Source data
[Start of section]
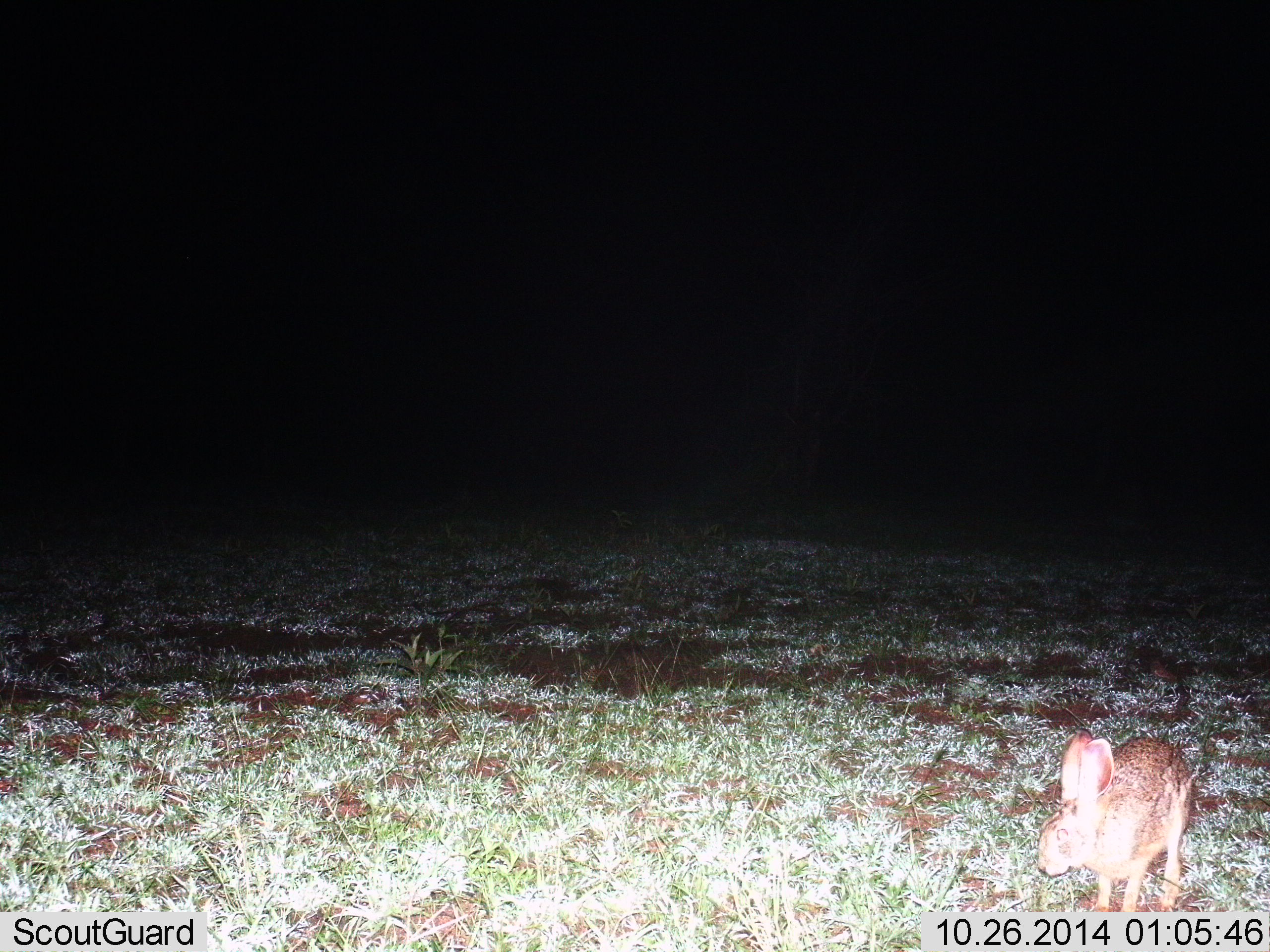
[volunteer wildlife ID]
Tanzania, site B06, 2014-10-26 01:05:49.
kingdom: Animalia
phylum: Chordata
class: Mammalia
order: Lagomorpha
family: Leporidae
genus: Lepus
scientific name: Lepus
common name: hare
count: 1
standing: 67%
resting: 8%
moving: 25%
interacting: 0%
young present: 0%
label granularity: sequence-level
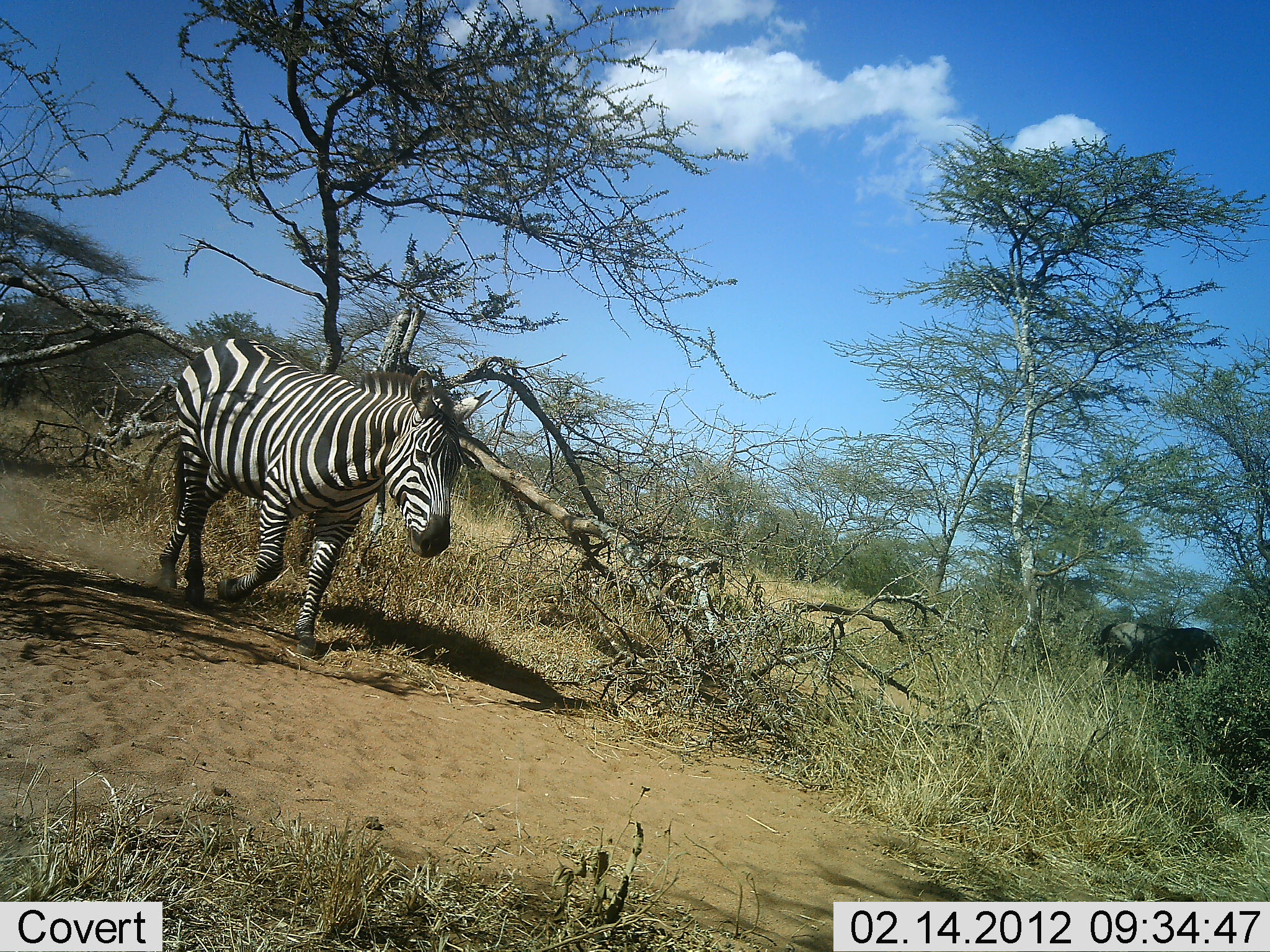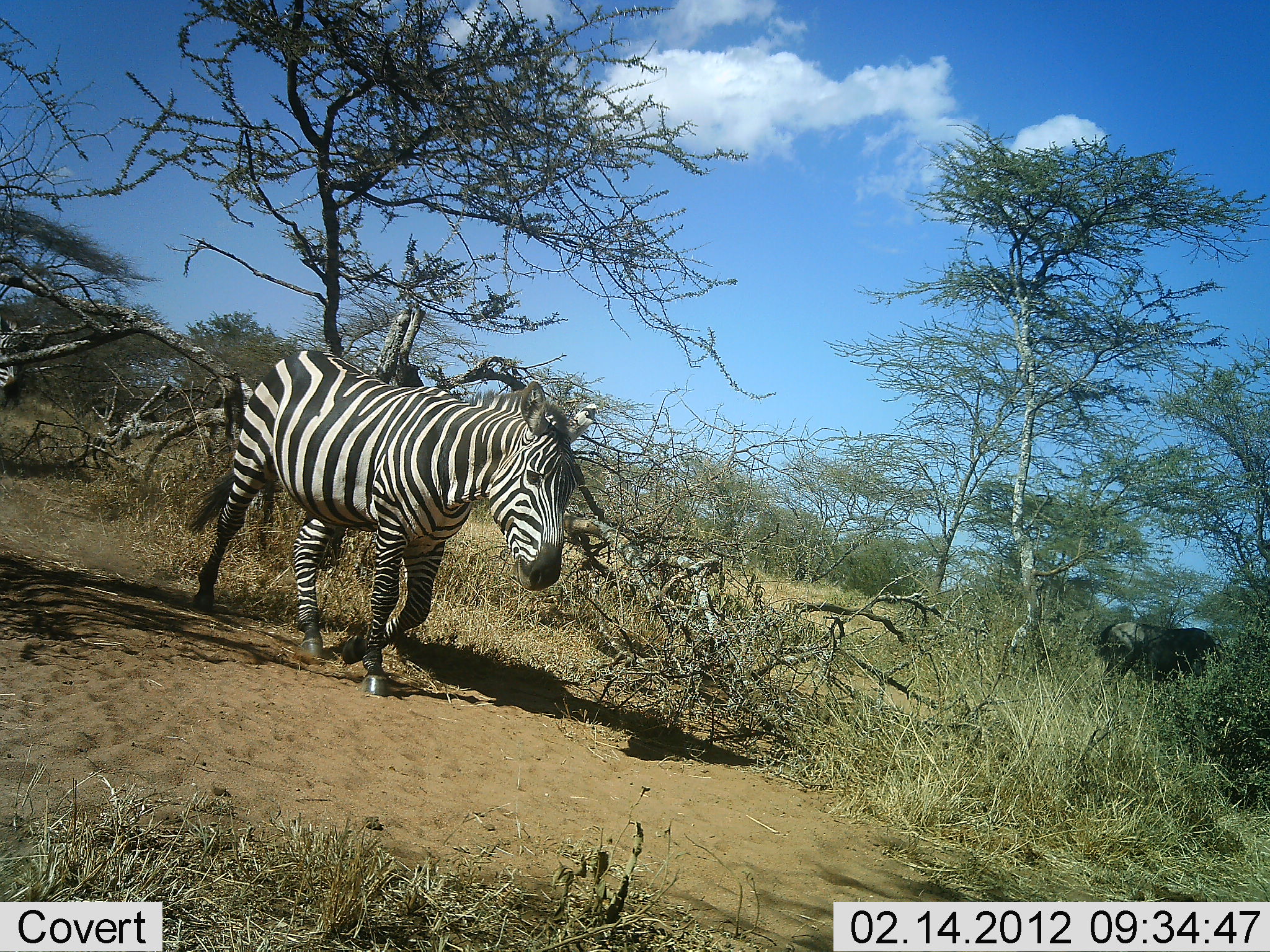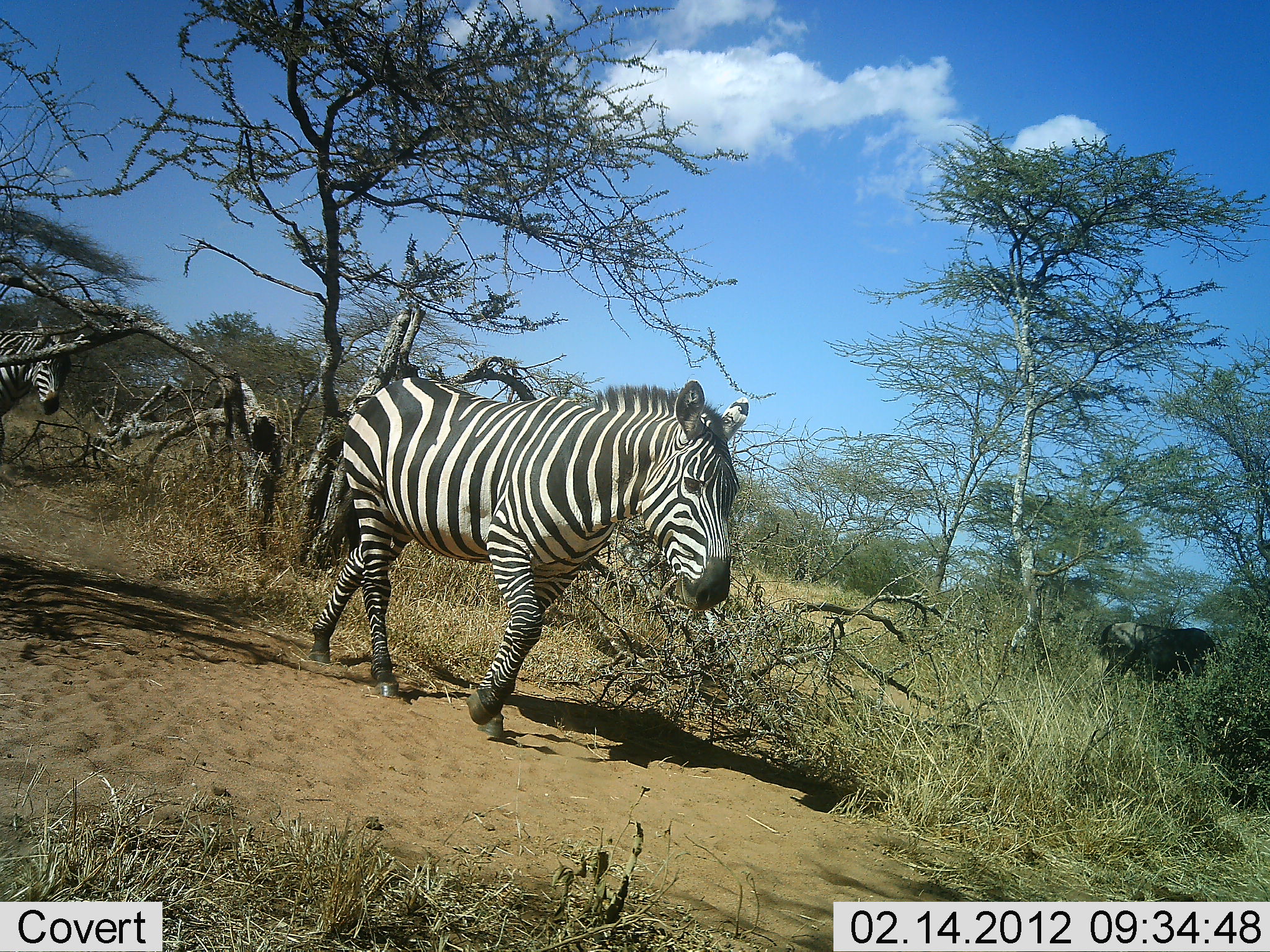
[End of section]
Return every line shown above without changing a word, and skip the pictures.

[volunteer wildlife ID]
Tanzania, site B06, 2014-10-26 01:05:49.
kingdom: Animalia
phylum: Chordata
class: Mammalia
order: Lagomorpha
family: Leporidae
genus: Lepus
scientific name: Lepus
common name: hare
count: 1
standing: 67%
resting: 8%
moving: 25%
interacting: 0%
young present: 0%
label granularity: sequence-level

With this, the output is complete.